One of Jordan’s most well-known partnerships is his Air Jordan line with Nike. Forbes estimates that the brand controls almost 90% of the shoe market of the United States, and Jordan’s shoes cash in on around half of that. He has also maintained endorsement relationships with Gatorade, Hanes and Upper Deck.
When it comes to investments, MJ has also kept himself more than afloat. Currently, he holds a 90% stake in the ownership of the Charlotte Hornets. According to Forbes, when Jordan first purchased his stake, the NBA team was valued at US$175 million; now, it’s at US$780 million. And his net worth, as of May 2017, is US$1.31 billion (approximately ₱64 billion).
Michael Jordan is quoted to have said, “In any investment, you expect to have fun and make money”, and he has certainly accomplished both and more!
LeBron James’ name holds quite the candle to the legacy left behind by Michael Jordan, and it seems apparent that when it comes to financial success, LeBron is doing his best to keep his own court, too.

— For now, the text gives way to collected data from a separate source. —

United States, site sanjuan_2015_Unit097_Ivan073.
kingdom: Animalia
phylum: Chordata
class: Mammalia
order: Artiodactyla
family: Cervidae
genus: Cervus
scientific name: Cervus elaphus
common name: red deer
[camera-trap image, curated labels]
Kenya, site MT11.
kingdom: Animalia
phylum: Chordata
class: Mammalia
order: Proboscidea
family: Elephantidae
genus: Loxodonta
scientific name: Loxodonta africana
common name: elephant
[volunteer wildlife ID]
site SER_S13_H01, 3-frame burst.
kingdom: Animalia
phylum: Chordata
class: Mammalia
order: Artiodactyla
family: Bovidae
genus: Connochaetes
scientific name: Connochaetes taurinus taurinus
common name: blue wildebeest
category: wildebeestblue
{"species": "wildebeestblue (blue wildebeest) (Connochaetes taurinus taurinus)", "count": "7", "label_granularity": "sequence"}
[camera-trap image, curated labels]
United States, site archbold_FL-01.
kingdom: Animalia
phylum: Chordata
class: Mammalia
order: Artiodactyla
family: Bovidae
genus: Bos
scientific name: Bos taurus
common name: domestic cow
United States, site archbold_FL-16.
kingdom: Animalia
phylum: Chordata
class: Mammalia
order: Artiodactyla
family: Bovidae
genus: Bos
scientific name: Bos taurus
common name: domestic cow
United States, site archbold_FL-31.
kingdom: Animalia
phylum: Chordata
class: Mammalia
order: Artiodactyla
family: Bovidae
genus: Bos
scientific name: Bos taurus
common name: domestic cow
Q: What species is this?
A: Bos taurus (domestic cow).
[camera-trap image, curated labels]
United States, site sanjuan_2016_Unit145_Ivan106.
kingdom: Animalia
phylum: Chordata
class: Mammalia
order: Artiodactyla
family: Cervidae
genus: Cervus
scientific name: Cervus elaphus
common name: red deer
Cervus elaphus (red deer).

Like MJ, LeBron’s name is associated with some high-profile brands, such as Sprite, McDonald’s, Coca-Cola and Dunkin’ Donuts. In fact, his endorsements made him around US$53 million or ₱2.6 billion in one year, at one point.
When it comes to appreciating the value of investments, however, LeBron is on a level that is entirely his. When he was younger, he was known to make gutsy risks such as wearing adidas shoes to a Nike basketball camp, and vice versa. But he proved to be right in making those leaps, when he was awarded a 90-million dollar deal with Nike. And while he is a Samsung endorser, he was able to cash in on the US$30 million cash payout after Apple, a Samsung competitor, bought Beats by Dre. LeBron struck a deal with Beats for a minor stake in the company, in exchange for his promotion of their headphones, back in 2008.
But all these financial successes did not seem to make a money-hoarder out of LeBron. Last year, he got financial pointers from one of his money mentors, Warren Buffett. These tips include investing in low-cost index funds, going with what is simplest when it comes to evaluating what is best, and choosing primarily American companies.
For his part, LeBron seemed to have listened to Buffett, and he even considered their encounters to border on amazing. “I sent an e-mail about this to Warren Buffett. I’m a kid from Akron who lived in poverty for a long time, and I sometimes send financial statements to one of the richest guys ever. It’s kind of scary. I’m like, ‘Why is he talking to me?’”
Whether you’re aspiring to be an NBA superstar or you’re venturing on a corporate career, there’s a lot of lessons to be had from these basketball superstars who not just made a grand slam in the court, but also in their real lives.
You may have a prosperous career at the moment, but it’s not going to guarantee your financial security in the future if you don’t educate yourself on how to manage your money better.
Many athletes go broke after their short-lived stardom because they failed to realize that money does not come from a bottomless well. It’s like having a bucket of seeds, and choosing to eat them instead of growing thousands of trees that could sustain you for years!
You don’t have to be making as much money as these NBA players to make your finances work. To build wealth, it starts with educating yourself. Financial education is practically the only key to preserving one’s wealth; that’s why it should never be underestimated.